Como fica, em forma de lista e mantendo os fatos principais, o parágrafo do texto sobre os excessos de fim de ano que começa com "Aí você passa o mês de dezembro inteiro"?

━━━━━ TRECHO PARA LEITURA ━━━━━

Foram dias e noites de esbórnia extrema. Cafés da manhã demorados, almoços com amigos, amigas e agregados, outro almoço com a família que você não via desde o Natal passado, lanches e cafés da tarde que deixariam os ingleses com inveja escura da quantidade de cafeína no seu sangue... E os jantares? Ah! Os jantares. A grande maioria das confraternizações - palavrinha fila da puta! - é feita em jantares. E são várias. Algumas se chocam em data e horário e você é obrigado a frequentar pelo bom relacionamento durante todo o ano. Quem se confraternizou, muitas vezes nem sabe seu nome ou quem é você! Mas é fim de ano, tem comida e bebida de graça... Já viu, né?
Aí você passa o mês de dezembro inteiro numa maratona de ingestão de comidas de todas as procedências e bebidas idem. Ingere uma quantidade de calorias absurda, todas pesadas que, em dias normais, daria pra se alimentar um mês, e como coisas que são vistas apenas no fim de ano. E parece mágica. Assim que o dia primeiro de janeiro acaba essas coisas também somem. Os sorrisos que você recebia até do porteiro mal humorado do prédio da frente também se evaporam como as comidas, depois do primeiro dia do ano. A vida começa a entrar nos eixos de novo. A vida começa a ser dura de novo. Nessa dureza depois do primeiro dia do ano está o que há de mais drástico, dramático, odioso, depressivo, porém necessário: a academia!

━━━━━ DADOS FORNECIDOS ━━━━━

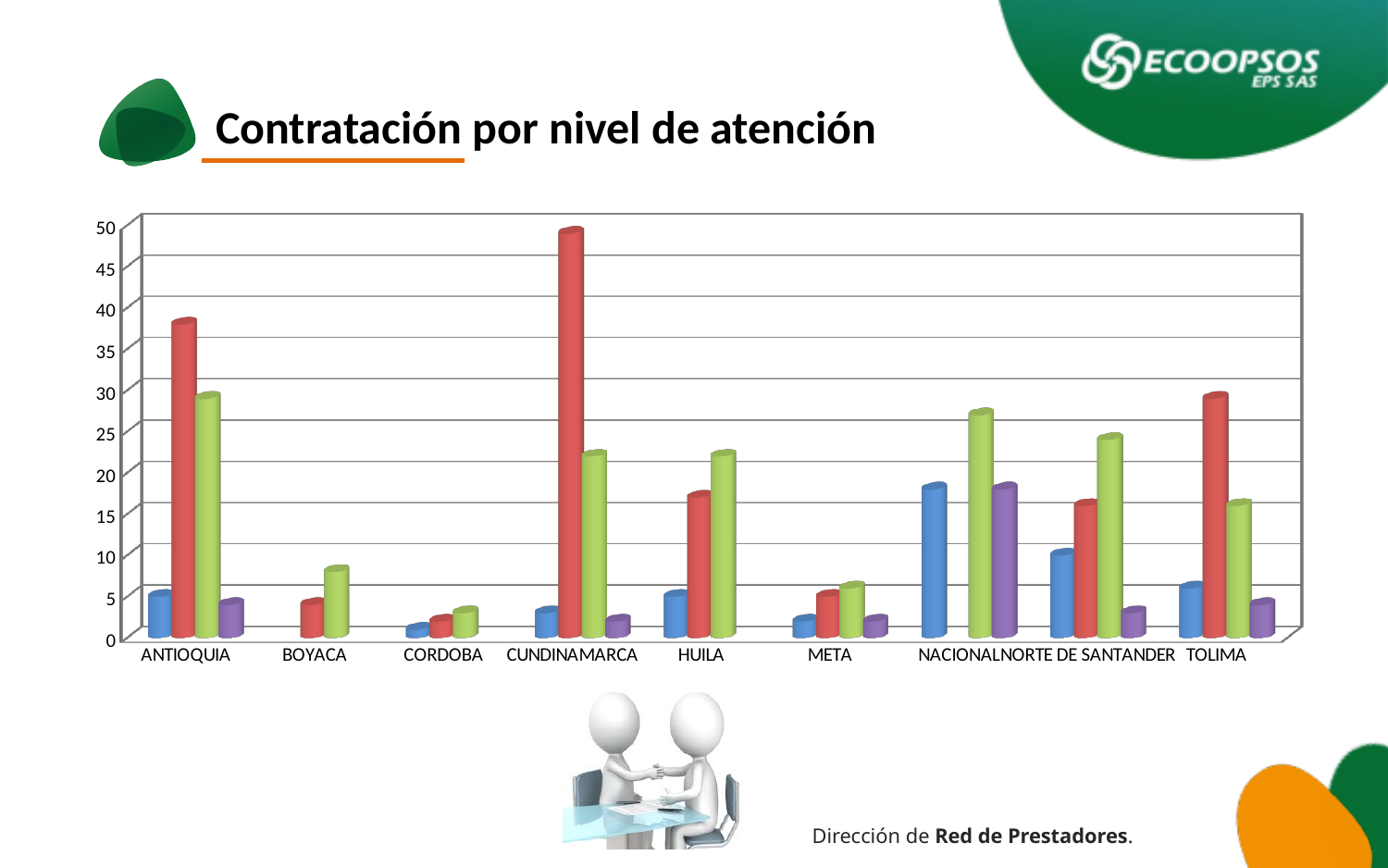
Which category has the smallest bars overall? CORDOBA How many categories are shown along the x axis of the chart? 9 What kind of chart is shown on the slide? bar chart What is the title of the slide containing the chart? Contratación por nivel de atención Is the red bar for ANTIOQUIA greater or less than 35? greater Is the red bar for CUNDINAMARCA greater or less than 45? greater How many different bar colours (series) appear in the chart? 4 Which is larger, the red bar for ANTIOQUIA or the red bar for TOLIMA? ANTIOQUIA Is the green bar for BOYACA greater or less than 10? less Which category has the tallest bar in the whole chart? CUNDINAMARCA Which category has the tallest blue bar? NACIONAL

━━━━━

### RESOLUÇÃO
- Em dezembro, você faz uma maratona de comidas e bebidas de todas as procedências.
- Você ingere uma quantidade absurda de calorias pesadas, que em dias normais daria para se alimentar por um mês, e come coisas vistas apenas no fim de ano.
- Assim que acaba o dia primeiro de janeiro, essas coisas somem, como por mágica.
- Os sorrisos também se evaporam, até os do porteiro mal-humorado do prédio da frente.
- A vida volta aos eixos e volta a ser dura.
- Nessa dureza está o que há de mais drástico, dramático, odioso e depressivo, porém necessário: a academia.